Collected data:
++++++++++++++++++++

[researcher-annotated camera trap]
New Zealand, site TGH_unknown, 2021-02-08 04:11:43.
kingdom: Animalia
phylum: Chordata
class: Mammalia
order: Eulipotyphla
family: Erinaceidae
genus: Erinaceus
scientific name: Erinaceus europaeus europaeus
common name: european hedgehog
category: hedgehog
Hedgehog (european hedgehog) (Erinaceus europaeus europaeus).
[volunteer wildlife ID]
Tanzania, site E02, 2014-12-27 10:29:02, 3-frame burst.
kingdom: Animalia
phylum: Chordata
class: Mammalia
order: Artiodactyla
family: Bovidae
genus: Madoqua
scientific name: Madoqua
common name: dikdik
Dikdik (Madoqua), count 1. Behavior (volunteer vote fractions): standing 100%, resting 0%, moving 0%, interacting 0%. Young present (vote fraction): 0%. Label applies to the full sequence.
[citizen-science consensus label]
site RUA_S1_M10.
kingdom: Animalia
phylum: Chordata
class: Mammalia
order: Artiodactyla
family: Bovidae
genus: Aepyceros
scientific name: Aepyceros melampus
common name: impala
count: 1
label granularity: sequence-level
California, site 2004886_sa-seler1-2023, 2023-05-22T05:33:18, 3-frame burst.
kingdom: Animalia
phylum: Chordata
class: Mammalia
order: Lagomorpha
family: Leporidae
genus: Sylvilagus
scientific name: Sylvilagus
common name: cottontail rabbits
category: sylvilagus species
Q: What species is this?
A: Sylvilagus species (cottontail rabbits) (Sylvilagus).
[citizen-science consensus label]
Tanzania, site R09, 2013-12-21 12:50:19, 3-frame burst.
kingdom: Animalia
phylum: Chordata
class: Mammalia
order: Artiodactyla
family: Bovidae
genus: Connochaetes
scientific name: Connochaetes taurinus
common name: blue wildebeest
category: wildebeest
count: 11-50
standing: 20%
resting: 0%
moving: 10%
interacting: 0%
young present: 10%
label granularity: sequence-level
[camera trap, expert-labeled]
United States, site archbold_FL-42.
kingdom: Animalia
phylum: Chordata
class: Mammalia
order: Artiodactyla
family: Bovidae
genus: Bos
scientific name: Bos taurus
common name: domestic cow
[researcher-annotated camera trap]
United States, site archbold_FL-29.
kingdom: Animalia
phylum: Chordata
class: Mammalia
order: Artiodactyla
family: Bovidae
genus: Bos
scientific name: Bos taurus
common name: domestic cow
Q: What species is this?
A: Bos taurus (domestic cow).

++++++++++++++++++++

- [Problem]: Look over the records above, and wherever a line contains the string "United", copy that line.

- [Output of the exercise]:
United States, site archbold_FL-42.
United States, site archbold_FL-29.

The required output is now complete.